Information supplied =>
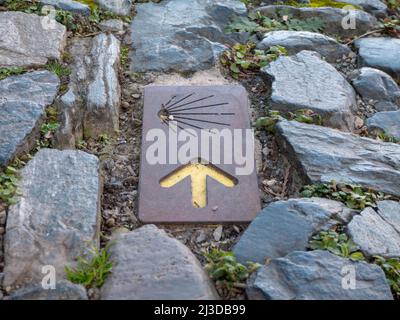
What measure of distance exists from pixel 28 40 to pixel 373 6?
2.59m

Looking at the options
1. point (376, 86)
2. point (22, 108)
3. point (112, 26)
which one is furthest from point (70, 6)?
point (376, 86)

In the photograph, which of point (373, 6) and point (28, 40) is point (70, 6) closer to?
point (28, 40)

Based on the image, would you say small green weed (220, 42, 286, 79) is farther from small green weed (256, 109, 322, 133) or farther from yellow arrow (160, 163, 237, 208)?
yellow arrow (160, 163, 237, 208)

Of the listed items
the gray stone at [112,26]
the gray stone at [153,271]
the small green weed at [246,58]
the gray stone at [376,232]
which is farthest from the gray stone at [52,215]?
the gray stone at [112,26]

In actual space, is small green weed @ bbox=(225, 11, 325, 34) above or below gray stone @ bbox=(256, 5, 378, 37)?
below

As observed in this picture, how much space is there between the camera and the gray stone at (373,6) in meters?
4.44

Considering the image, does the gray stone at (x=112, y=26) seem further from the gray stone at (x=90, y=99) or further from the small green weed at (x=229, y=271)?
the small green weed at (x=229, y=271)

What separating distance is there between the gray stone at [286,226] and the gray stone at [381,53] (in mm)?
1472

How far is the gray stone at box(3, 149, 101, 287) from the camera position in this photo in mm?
2291

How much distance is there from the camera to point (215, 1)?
4293 mm

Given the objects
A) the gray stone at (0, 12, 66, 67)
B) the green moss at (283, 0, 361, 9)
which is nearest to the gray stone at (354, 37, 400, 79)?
the green moss at (283, 0, 361, 9)

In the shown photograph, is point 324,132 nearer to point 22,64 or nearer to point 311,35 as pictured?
point 311,35

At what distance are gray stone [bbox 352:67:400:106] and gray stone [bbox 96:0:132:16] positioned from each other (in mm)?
1679

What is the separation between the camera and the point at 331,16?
13.9 feet
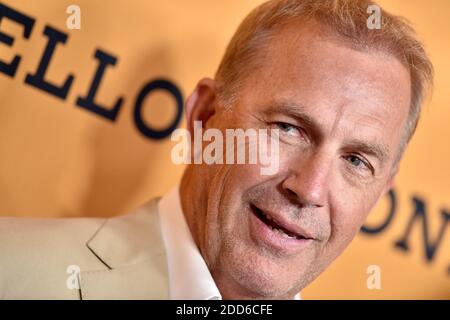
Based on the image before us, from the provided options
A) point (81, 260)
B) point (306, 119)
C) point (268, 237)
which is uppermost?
point (306, 119)

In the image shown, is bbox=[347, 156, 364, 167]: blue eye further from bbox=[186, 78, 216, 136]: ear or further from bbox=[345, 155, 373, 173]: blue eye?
bbox=[186, 78, 216, 136]: ear

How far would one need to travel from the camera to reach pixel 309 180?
3.97 ft

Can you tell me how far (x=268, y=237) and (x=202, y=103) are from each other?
35cm

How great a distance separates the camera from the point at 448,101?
1969mm

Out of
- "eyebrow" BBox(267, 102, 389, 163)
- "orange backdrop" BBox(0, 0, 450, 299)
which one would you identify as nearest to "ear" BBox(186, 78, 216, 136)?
"eyebrow" BBox(267, 102, 389, 163)

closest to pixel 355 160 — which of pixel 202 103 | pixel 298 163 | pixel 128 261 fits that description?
pixel 298 163

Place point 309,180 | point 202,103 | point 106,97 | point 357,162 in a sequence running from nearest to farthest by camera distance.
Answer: point 309,180, point 357,162, point 202,103, point 106,97

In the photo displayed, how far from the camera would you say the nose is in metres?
1.21

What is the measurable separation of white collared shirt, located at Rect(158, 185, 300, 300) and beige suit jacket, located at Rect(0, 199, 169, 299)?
0.02 m

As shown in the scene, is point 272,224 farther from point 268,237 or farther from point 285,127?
point 285,127

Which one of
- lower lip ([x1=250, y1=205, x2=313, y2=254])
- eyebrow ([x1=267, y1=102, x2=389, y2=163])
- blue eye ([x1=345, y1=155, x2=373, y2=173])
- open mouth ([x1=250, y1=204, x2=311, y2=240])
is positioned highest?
eyebrow ([x1=267, y1=102, x2=389, y2=163])
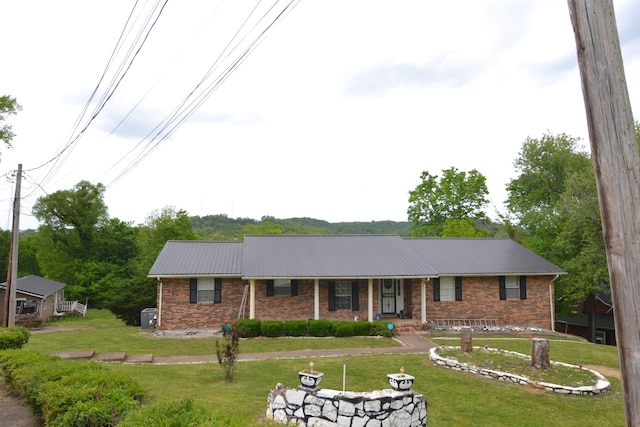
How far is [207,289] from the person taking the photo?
2122 centimetres

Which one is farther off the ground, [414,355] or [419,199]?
[419,199]

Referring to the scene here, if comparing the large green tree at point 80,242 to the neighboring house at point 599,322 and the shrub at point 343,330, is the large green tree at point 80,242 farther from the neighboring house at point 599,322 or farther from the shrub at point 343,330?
the neighboring house at point 599,322

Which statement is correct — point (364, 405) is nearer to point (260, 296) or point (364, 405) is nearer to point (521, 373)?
point (521, 373)

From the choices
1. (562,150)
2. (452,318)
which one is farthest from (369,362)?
(562,150)

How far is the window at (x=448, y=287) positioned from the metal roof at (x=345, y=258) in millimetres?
521

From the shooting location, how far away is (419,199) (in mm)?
42406

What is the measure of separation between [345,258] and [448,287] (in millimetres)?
5289

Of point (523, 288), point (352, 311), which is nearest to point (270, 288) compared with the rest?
point (352, 311)

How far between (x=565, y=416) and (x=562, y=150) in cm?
2620

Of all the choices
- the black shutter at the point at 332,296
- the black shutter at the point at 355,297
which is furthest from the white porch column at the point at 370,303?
the black shutter at the point at 332,296

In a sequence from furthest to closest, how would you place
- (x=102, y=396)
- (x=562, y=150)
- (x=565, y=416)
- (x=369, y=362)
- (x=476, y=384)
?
(x=562, y=150), (x=369, y=362), (x=476, y=384), (x=565, y=416), (x=102, y=396)

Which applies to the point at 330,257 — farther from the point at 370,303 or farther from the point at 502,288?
the point at 502,288

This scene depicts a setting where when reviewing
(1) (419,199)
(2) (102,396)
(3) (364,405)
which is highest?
(1) (419,199)

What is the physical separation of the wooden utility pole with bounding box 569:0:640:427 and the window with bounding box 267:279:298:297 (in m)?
18.6
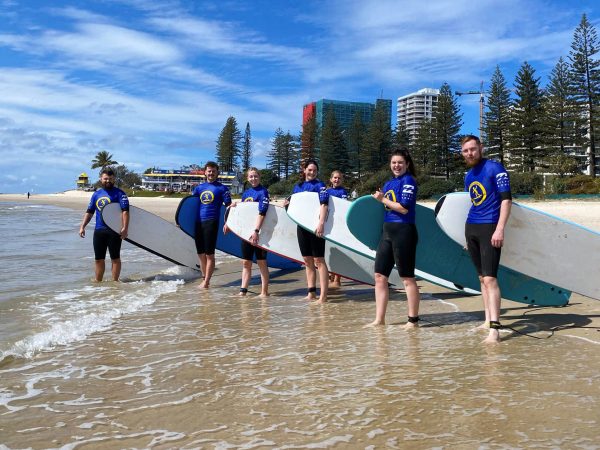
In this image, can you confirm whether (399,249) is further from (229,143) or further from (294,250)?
(229,143)

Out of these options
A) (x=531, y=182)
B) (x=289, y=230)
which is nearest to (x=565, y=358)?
(x=289, y=230)

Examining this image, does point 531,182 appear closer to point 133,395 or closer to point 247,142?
point 133,395

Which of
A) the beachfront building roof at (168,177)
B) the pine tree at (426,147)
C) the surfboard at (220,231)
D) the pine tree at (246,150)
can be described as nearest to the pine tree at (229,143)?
the pine tree at (246,150)

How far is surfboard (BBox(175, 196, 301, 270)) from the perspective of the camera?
733 centimetres

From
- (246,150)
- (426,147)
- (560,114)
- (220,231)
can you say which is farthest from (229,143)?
(220,231)

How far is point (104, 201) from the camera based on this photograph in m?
7.08

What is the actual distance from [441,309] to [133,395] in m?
3.48

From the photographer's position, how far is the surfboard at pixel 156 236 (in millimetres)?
7137

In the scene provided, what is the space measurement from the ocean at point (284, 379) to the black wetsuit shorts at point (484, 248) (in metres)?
0.57

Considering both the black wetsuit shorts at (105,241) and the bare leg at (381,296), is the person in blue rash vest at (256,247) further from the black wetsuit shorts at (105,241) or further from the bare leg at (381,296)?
the bare leg at (381,296)

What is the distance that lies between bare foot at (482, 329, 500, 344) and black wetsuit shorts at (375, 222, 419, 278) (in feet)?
2.47

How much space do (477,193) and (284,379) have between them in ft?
6.96

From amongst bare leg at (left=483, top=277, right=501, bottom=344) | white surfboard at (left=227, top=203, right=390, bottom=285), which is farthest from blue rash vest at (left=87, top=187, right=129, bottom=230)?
bare leg at (left=483, top=277, right=501, bottom=344)

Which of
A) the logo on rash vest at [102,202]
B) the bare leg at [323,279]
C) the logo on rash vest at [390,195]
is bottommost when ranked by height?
the bare leg at [323,279]
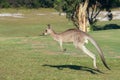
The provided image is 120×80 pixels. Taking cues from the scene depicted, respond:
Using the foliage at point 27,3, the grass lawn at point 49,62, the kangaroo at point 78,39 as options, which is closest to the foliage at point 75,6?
the grass lawn at point 49,62

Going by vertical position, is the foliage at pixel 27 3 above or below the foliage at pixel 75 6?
below

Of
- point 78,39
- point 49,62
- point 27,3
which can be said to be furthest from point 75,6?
point 27,3

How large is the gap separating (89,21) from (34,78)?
37986 millimetres

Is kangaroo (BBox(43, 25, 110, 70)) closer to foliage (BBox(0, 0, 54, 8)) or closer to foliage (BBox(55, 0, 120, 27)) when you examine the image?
foliage (BBox(55, 0, 120, 27))

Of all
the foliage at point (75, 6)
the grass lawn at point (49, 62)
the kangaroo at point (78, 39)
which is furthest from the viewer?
the foliage at point (75, 6)

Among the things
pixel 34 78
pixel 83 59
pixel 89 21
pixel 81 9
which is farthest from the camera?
pixel 89 21

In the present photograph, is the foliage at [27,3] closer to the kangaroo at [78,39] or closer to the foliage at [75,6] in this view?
the foliage at [75,6]

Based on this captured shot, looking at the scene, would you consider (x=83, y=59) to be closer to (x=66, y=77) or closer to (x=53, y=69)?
(x=53, y=69)

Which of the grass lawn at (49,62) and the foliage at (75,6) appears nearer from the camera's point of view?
the grass lawn at (49,62)

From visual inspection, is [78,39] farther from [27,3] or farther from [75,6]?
[27,3]

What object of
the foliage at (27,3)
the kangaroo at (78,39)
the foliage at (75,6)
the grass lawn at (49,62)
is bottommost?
the foliage at (27,3)

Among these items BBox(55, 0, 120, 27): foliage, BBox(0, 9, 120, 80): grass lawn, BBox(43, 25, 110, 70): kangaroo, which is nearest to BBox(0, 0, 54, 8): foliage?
BBox(55, 0, 120, 27): foliage

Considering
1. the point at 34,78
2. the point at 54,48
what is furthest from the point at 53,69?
the point at 54,48

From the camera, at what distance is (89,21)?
5272 centimetres
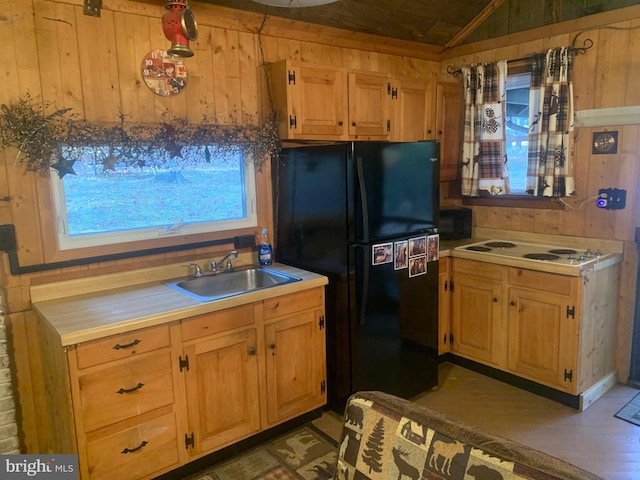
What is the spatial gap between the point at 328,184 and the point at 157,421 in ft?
5.08

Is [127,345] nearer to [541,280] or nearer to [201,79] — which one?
[201,79]

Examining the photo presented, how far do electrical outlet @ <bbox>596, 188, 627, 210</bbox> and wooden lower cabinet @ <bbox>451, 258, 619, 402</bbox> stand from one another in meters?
0.41

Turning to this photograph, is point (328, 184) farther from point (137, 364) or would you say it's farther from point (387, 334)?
point (137, 364)

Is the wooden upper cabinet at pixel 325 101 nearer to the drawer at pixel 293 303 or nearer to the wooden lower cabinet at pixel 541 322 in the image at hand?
the drawer at pixel 293 303

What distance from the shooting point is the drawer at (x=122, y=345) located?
1.99 metres

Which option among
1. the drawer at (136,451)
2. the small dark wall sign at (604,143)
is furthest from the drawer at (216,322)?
the small dark wall sign at (604,143)

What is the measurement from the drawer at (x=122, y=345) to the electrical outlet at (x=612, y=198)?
115 inches

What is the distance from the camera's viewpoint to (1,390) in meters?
2.23

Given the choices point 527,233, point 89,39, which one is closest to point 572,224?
point 527,233

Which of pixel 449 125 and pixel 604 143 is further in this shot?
pixel 449 125

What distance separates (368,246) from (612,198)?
178cm

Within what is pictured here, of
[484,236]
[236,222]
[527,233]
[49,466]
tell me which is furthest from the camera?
[484,236]

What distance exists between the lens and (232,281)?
3002mm

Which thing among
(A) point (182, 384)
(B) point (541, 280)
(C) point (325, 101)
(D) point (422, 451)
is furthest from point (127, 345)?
(B) point (541, 280)
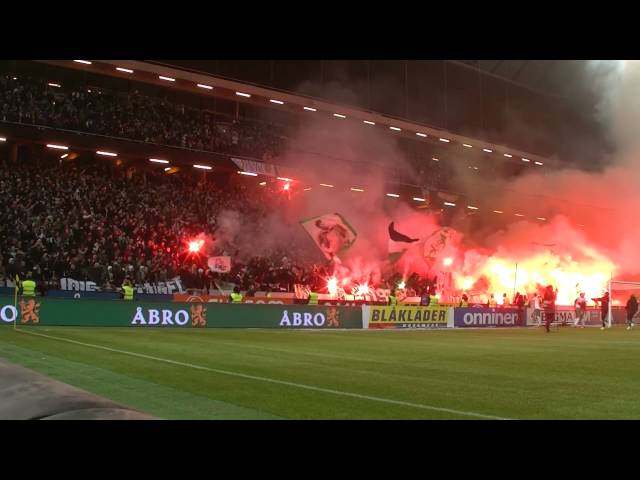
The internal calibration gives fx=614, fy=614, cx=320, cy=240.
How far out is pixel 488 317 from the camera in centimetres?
2502

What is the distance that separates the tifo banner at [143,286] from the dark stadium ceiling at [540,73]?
60.9 feet

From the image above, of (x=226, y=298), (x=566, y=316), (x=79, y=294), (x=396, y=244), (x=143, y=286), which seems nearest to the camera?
(x=79, y=294)

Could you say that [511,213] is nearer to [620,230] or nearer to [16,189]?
[620,230]

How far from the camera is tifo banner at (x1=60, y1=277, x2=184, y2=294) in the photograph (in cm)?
2009

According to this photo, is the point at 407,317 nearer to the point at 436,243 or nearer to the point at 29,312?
the point at 29,312

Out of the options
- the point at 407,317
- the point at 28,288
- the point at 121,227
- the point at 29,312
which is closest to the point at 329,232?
the point at 407,317

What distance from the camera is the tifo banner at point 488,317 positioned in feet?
78.2

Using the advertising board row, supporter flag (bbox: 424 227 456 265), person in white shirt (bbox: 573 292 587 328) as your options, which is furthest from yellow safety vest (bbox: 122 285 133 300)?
supporter flag (bbox: 424 227 456 265)

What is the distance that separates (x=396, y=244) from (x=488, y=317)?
28.7ft

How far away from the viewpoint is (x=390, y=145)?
31812mm

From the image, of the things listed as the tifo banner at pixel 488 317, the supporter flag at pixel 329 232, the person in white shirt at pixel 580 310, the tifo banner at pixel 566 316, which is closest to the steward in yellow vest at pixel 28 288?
the supporter flag at pixel 329 232

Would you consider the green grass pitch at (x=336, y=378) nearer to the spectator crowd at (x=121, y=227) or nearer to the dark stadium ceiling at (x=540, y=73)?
the spectator crowd at (x=121, y=227)

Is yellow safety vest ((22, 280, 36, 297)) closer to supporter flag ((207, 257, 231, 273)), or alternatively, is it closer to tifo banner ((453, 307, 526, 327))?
supporter flag ((207, 257, 231, 273))
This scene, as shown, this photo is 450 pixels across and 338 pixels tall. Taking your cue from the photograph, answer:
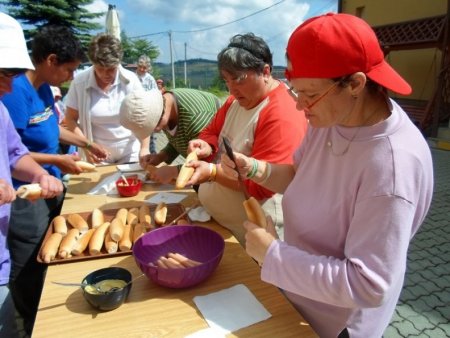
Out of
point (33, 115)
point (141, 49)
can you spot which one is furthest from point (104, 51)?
point (141, 49)

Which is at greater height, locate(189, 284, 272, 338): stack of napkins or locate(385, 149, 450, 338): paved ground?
locate(189, 284, 272, 338): stack of napkins

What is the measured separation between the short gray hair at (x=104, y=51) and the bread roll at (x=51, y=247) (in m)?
1.80

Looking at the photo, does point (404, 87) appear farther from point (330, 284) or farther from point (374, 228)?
point (330, 284)

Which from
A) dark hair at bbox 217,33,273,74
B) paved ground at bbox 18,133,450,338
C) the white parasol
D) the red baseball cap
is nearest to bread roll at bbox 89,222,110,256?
dark hair at bbox 217,33,273,74

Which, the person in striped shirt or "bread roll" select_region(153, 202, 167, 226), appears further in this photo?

Instructions to follow => Copy the records word for word, starting at the line that contains "From the camera, at what distance is (89,21)?" and ending at the line that contains "1.99 metres", with both of those lines included. Leave the pictures out of your copy.

Solution to the exercise =>
From the camera, at what distance is (89,21)?
5272 centimetres
What is the spatial gap between the point at 328,184 and the point at 157,421 in ft?
5.08

Is [127,345] nearer to [541,280] or nearer to [201,79] — which one?
[201,79]

Examining the photo presented, how far do electrical outlet @ <bbox>596, 188, 627, 210</bbox> and wooden lower cabinet @ <bbox>451, 258, 619, 402</bbox> stand from one another in meters?
0.41

Turning to this photograph, is point (328, 184) farther from point (137, 364) or would you say it's farther from point (387, 334)?
point (137, 364)

Is the wooden upper cabinet at pixel 325 101 nearer to the drawer at pixel 293 303 or nearer to the wooden lower cabinet at pixel 541 322 in the image at hand?
the drawer at pixel 293 303

What distance from the shooting point is the drawer at (x=122, y=345) located?
1.99 metres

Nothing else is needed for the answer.